CMS SC4 Site log for PHOENIX cluster

June-July 2006:

31. 5. 2006 srmcp problems, FTS request
4.-5. 6. 2006 SE overload
6.-7. 6. 2006 SE overload + first attempts to fix it, CMSSW RFIO timeout problem,
8. 6. 2006 stopped LoadTest exports (currently only way to reduce SE overload)
9. 6. 2006 CE overload due to many blocked job slots
16. 6. 2006 High job success rates, but still need to restrict PhEDEx LoadTests
21. 6. 2006 SC4 Technical Meeting, cannot get new test sample due to limited disk space
22-26. 6. 2006 upgrade to glite3.0
30. 6. 2006 stuck jobs due to defect RB and a design flaw in the job bootstrapper, huge number of JobRobot jobs
2. 8. 2006 STATUS summary (and DPM / VOMS roles issue)

Go to next page of CMS site log

31. 5. 2006 srmcp problems, FTS request

Lots of intermittent problems of all sorts with the PhEDEx LoadTests and srmcp. The problems are notoriously difficult to debug and often of an intermittent nature (started writing some scripts, but I do not want to go into details here) Followed Lassi's suggestion to try out the FTS backend and asked for additional FTS channels at the GGUS portal (we currently have only to/from FZK, Link to the GGUS Ticket).

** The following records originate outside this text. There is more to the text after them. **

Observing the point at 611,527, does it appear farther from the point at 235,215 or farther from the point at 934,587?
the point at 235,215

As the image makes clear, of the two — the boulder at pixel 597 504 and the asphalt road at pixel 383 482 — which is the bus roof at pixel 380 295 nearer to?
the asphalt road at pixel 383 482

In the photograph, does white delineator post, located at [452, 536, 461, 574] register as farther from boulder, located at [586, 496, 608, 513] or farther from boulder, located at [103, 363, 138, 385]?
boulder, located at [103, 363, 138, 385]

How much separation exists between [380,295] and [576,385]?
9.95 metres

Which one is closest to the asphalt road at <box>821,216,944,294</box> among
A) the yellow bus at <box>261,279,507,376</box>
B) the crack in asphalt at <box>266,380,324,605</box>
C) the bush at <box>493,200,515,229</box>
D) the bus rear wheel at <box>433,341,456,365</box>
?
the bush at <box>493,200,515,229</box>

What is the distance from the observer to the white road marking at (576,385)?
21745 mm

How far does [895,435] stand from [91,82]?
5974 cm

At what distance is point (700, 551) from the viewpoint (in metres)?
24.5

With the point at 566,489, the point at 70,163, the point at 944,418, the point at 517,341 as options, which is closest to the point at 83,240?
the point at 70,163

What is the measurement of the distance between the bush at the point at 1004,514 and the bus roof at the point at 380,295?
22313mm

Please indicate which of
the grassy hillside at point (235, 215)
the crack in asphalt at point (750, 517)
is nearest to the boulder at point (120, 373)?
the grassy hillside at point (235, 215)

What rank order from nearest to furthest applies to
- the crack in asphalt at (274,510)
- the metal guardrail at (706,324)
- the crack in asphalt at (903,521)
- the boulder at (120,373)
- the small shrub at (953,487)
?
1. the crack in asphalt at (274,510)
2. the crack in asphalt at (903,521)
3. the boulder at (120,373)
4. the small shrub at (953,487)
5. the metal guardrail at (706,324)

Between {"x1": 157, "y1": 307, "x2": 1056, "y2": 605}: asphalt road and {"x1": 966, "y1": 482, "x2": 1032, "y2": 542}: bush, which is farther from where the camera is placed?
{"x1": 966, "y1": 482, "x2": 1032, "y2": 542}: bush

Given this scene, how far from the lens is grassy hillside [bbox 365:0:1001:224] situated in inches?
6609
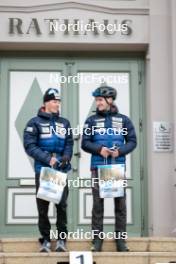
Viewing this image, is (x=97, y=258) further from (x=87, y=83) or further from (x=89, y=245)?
(x=87, y=83)

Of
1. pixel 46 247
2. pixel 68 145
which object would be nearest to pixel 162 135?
pixel 68 145

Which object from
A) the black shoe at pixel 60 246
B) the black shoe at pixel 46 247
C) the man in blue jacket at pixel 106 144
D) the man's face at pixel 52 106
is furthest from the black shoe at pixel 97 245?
the man's face at pixel 52 106

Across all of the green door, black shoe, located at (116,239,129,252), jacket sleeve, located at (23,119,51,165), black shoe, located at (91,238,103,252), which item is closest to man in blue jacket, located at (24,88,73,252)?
jacket sleeve, located at (23,119,51,165)

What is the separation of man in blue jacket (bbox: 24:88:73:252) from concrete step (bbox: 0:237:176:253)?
0.23m

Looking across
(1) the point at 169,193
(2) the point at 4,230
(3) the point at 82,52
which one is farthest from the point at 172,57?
(2) the point at 4,230

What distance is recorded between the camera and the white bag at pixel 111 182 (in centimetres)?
595

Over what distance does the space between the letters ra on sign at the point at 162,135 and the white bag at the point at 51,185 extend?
7.59 feet

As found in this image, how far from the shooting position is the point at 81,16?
26.7ft

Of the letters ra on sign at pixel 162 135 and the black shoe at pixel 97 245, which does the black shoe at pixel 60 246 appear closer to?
the black shoe at pixel 97 245

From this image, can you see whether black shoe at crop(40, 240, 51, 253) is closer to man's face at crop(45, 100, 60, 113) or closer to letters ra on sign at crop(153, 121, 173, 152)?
man's face at crop(45, 100, 60, 113)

I started the Dev agents with the FTS backend, but since FZK is not using this yet, there's nothing to be seen frown

4.-5. 6. 2006 SE overload

The PhEDEx Load tests (with srmcp backend) create so much load on our single file server, that it affects running jobs accessing data sets using rfio/POSIX protocol. Several CMS integration test jobs had timeouted the previous day. As shown by the Ganglia CPU graph, the SE's CPU is most of the time waiting for I/O. A test involving a rfcp of a datafile to the UI under this load yielded only an effective download I/O rate of about 90KB/s! Every srmcp uses up to 10 gridftp streams (the default). I tried to reduce the load by setting the streams/transfer to 2, which alleviated the situation only slightly.

The maximal observed data rate from/to the SE was generated by the LoadTests and amounted to ~30 MB/s.

I stopped the LoadTests around 24h to allow the CMS integration test jobs to work undisturbed. I/O by these jobs seemed rather low: < 100 KB/s per job. Since the CPU load on a node running one of these jobs is close to 100%, it seems that this low rate is not due to any performance issues of the SE, but that the job is CPU limited. Restarted the LoadTests at noon. It is to be expected that more I/O demanding analysis jobs will run into trouble with our current storage solution (however, the first significant upgrade to the cluster, which is planned for this year, will repair these deficiencies).

The JobRobot analysis by Oliver Gutsche looks good for this cluster (312 jobs successfully run, exit status 0).

Note: The number of analysis jobs can be estimated based on the number of rfiod processes, the number of LoadTest processes is related to the number of gridftp processes (I added both to the normal Ganglia metrics for the SE). Currently, only CMS jobs seem to use direct access via rfio.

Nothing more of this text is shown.